Even if you’ve never been to the vast red-rock desert country around Moab, Utah, you’ve been there—its mesas and buttes, its towering arches, have been the backdrop for a thousand movies (and even more S.U.V. commercials). It’s what we think about when we think about “the West,” a truly mythic place. Some of it has been protected in national monuments and parks: Arches and Canyonlands. But the fate of a large swath of it, though nominally belonging to the American people, may soon fall to a guy named Craig Larson.

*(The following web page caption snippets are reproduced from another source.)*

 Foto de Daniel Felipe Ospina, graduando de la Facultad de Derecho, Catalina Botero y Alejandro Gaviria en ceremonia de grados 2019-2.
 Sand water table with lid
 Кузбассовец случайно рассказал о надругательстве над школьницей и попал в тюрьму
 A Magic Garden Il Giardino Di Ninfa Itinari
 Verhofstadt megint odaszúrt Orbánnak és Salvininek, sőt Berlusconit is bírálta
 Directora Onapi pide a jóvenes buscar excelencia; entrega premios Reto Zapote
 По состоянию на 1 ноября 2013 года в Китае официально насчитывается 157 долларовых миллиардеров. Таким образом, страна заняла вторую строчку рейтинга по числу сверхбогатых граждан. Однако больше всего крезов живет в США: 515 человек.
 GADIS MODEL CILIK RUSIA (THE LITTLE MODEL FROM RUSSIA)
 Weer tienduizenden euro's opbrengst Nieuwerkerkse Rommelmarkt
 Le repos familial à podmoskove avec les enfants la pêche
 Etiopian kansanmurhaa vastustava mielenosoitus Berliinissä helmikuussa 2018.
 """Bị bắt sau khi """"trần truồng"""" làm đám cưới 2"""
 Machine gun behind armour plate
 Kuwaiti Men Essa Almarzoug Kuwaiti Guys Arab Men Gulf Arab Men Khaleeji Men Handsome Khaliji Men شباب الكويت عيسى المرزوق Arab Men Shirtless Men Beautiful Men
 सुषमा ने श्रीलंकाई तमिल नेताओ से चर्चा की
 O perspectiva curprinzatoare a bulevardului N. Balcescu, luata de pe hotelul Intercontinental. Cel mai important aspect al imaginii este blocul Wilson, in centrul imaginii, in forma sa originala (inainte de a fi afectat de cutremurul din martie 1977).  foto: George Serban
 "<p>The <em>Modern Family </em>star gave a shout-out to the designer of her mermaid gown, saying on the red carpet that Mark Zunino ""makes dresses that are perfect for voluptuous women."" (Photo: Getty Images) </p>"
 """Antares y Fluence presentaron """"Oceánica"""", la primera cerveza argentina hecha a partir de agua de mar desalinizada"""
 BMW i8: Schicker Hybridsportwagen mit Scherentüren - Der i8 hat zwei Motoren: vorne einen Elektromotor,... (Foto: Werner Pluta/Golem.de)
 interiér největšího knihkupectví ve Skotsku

Here’s the story so far. Under a long-standing law known as the Mineral Leasing Act of 1920, anyone can “nominate” a parcel of federal land for oil-and-gas development—it doesn’t cost a thing. The rules are so lax that you don’t even have to supply your name if you want to nominate a piece of land, but Prairie Hills Oil & Gas did provide at least that much context when it asked the federal Bureau of Land Management to set aside land between Arches and Canyonlands. Prairie Hills Oil & Gas, of North Dakota, it turns out, is headquartered at a home that Larson, an attorney, co-owns in Big Lake, Minnesota, about forty miles northwest of Minneapolis. After the land is nominated, and certain review processes are completed, the B.L.M. moves to set up a lease auction, which, in the case of Larson and Utah, is scheduled for September. (Although Larson has nominated the parcels, anyone, in fact, could be the ultimate winning bidder.)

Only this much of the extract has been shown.